It just doesn’t let up with these banks.
By Don Quijones, Spain, UK, & Mexico, editor at WOLF STREET.
The timing could not have been worse: just as Spain faces its biggest constitutional crisis in over 40 years with Catalonia’s independence vote, another bank has begun to wobble.
Liberbank, Spain’s eighth largest lender, was spawned in 2011 from the shotgun marriage of three failed cajas (savings banks), Cajastur, Caja de Extremadura and Caja Cantabria. The new bank’s shares were sold to the public in May 2013 at an IPO price of €0.40. By April 2014, they were trading above €2, a massive 400% gain.
But by April 2015, the stock had started sinking. By May 2017, it was trading at around €1.20. Then came the collapse of Banco Popular in early June, which took many investors (but not WOLF STREET readers) by surprise, triggering a further crash in Liberbank’s stock as shareholders feared they would be next.
Scenting blood, short sellers began piling in, and just as the stock entered free-fall, the government intervened by imposing a temporary ban on short selling. The stock stabilized and even began to recover. By mid-July it had recrossed the psychological €1-threshold. Rumors began circulating that the short-selling ban would soon be lifted.
But in late August, after reaching €1.07, the stock’s progress began to waiver. At the beginning of this week Liberbank’s shares once again became a penny stock. Someone knew something…
Indeed. On Wednesday evening, the bank announced that it would expand its capital by €500 million, and these brave shareholders would be diluted. The response was to sell: shares plunged over 12% on Thursday and a further 5% on Friday.
The fear is understandable. Spanish investors are still smarting from Santander’s hurried takeover and bail-in of Banco Popular. For the first time since the Global Financial Crisis, shareholders and subordinate bondholders of a failing Spanish bank were not bailed out by taxpayers. Speculators were shocked and appalled.
Before its collapse, Banco Popular undertook three capital expansions, to the tune of almost €5 billion. These operations merely forestalled the inevitable, at great cost to the bank’s gullible investors. Now, Liberbank is about to follow the same path.
Global banks and rating agencies have already lent their blessing to the operation, much as they did to Popular’s previous rights issues.
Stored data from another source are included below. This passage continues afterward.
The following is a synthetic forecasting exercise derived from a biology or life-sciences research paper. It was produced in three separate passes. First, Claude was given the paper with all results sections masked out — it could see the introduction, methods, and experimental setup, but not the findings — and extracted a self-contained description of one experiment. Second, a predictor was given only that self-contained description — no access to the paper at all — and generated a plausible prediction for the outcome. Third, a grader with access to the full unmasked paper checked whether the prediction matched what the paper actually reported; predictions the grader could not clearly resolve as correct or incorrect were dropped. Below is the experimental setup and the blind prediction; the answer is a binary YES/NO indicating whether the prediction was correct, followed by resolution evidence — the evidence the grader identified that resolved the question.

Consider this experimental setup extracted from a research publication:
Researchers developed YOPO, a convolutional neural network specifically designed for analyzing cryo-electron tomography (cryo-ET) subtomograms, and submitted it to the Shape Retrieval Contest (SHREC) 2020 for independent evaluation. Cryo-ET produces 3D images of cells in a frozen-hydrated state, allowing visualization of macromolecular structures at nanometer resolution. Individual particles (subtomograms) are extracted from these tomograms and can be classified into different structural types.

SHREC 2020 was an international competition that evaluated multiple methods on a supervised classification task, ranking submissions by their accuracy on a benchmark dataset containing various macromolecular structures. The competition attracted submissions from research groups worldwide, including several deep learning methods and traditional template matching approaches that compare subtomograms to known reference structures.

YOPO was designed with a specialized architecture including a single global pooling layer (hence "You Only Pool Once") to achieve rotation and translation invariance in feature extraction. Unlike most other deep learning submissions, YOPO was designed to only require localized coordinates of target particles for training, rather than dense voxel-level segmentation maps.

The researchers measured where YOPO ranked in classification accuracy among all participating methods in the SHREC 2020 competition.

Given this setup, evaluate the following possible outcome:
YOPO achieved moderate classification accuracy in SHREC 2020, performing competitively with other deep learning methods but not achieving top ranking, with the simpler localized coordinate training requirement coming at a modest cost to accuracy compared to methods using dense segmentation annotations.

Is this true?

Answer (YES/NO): NO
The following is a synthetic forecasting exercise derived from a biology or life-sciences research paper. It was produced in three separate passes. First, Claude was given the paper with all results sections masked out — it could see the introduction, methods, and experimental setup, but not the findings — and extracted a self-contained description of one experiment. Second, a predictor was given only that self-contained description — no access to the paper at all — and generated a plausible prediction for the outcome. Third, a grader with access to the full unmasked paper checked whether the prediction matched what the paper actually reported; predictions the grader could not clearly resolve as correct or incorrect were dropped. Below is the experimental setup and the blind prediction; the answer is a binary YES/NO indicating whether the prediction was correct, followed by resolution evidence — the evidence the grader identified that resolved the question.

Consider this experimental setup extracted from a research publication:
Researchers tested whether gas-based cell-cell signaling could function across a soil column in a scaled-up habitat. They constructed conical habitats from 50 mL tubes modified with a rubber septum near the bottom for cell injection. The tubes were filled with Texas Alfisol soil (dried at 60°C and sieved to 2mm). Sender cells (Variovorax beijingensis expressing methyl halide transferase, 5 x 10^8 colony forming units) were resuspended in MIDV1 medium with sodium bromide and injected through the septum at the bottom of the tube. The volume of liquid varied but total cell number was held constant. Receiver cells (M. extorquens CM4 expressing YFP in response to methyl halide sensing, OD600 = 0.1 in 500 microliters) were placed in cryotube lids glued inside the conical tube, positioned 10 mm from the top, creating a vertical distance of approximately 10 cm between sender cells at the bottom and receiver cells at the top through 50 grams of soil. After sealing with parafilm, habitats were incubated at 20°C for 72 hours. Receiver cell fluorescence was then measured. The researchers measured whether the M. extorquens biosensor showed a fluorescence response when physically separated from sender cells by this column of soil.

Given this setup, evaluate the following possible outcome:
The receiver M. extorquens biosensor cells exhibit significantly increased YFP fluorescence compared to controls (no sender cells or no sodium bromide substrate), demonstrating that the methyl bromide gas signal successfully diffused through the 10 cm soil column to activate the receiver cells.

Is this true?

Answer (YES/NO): YES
On Thursday the financial daily Cinco Dias reported that analysts overwhelmingly “applaud the operation,” despite the stock market rout. By Friday the tune had changed:
Citi sees Liberbank’s goal of reducing its nonproductive assets (NPA) and expanding its capital base by €500 million as “ambitious but achievable.” Moody’s chose to leave Liberbank’s B1 rating unchanged after the bank’s announcement of the capital expansion, reasoning that the rights issue will help to “rebalance the bank’s persistent risk profile.”
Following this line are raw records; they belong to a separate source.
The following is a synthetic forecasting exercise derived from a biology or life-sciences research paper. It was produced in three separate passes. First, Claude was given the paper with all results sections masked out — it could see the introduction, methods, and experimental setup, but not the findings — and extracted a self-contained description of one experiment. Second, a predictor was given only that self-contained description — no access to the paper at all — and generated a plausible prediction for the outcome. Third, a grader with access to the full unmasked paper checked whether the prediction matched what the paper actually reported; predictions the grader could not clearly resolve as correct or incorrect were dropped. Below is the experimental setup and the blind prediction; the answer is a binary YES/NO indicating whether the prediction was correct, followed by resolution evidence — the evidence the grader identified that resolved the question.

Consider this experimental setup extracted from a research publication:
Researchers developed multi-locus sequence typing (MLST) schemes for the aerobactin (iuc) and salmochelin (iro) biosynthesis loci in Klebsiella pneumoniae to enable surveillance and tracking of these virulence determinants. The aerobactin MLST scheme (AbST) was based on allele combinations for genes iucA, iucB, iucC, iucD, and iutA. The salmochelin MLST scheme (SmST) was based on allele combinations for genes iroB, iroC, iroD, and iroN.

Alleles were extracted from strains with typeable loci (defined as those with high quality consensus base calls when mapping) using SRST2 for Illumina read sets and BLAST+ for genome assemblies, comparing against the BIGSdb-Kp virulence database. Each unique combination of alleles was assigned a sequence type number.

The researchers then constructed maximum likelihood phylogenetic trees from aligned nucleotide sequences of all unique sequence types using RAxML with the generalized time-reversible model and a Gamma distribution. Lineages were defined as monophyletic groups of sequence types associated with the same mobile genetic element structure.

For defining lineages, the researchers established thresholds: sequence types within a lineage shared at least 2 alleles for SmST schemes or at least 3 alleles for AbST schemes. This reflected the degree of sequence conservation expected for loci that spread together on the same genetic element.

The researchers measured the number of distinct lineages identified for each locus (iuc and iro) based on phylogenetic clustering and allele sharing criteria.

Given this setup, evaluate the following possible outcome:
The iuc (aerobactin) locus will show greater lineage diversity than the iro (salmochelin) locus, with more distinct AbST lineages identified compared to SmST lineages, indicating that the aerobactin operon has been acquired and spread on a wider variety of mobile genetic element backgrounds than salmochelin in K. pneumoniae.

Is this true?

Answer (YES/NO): YES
Here’s what that profile looks like:
- The bank’s capital expansion will represent 55% of its operating capital, based on Wednesday’s share price, which has crumbled 20% in the last two days.
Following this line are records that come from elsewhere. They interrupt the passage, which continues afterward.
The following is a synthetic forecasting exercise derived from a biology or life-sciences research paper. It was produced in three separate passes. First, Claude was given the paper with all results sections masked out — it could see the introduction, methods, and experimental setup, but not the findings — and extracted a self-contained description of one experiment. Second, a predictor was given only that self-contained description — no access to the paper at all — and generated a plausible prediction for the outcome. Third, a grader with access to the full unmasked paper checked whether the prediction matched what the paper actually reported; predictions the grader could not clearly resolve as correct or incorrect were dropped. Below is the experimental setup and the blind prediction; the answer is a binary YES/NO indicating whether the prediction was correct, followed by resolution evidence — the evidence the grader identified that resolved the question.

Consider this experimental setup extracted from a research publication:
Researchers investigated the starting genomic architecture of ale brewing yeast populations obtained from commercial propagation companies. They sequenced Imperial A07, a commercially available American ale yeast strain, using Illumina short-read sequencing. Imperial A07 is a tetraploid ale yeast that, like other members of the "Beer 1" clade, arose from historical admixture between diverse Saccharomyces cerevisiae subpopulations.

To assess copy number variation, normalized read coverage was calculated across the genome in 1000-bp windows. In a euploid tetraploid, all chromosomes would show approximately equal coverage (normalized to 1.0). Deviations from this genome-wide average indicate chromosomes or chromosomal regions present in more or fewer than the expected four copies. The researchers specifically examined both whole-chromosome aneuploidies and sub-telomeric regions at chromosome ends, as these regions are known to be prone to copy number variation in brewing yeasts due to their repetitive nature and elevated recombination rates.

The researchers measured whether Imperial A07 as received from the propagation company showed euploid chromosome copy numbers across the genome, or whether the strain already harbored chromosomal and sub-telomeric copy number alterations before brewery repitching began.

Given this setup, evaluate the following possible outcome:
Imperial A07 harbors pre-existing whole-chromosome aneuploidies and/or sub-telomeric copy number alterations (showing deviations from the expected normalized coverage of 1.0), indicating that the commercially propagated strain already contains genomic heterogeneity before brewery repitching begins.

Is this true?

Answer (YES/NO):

- Liberbank’s non-performing loans ratio is a staggering 22%. Worse still, the vast bulk of the bank’s unproductive assets are real estate investments. After the now defunct Popular, it is the Spanish entity with most exposure to toxic real estate assets, according to the financial daily El Confidencial — a remarkable feat given the bank already had the lion’s share of its impaired real estate assets transferred onto the balance sheets of Spain’s “bad bank,” Sareb.
- By the close of the first quarter of 2017, Liberbank’s default rate had reached 13%, compared to the national average of 9.8%, while its unproductive asset coverage rate was just 43%, compared to 47% for Banco Sabadell, 48% for Bankia, 50% for CaixaBank and 55% for Unicaja.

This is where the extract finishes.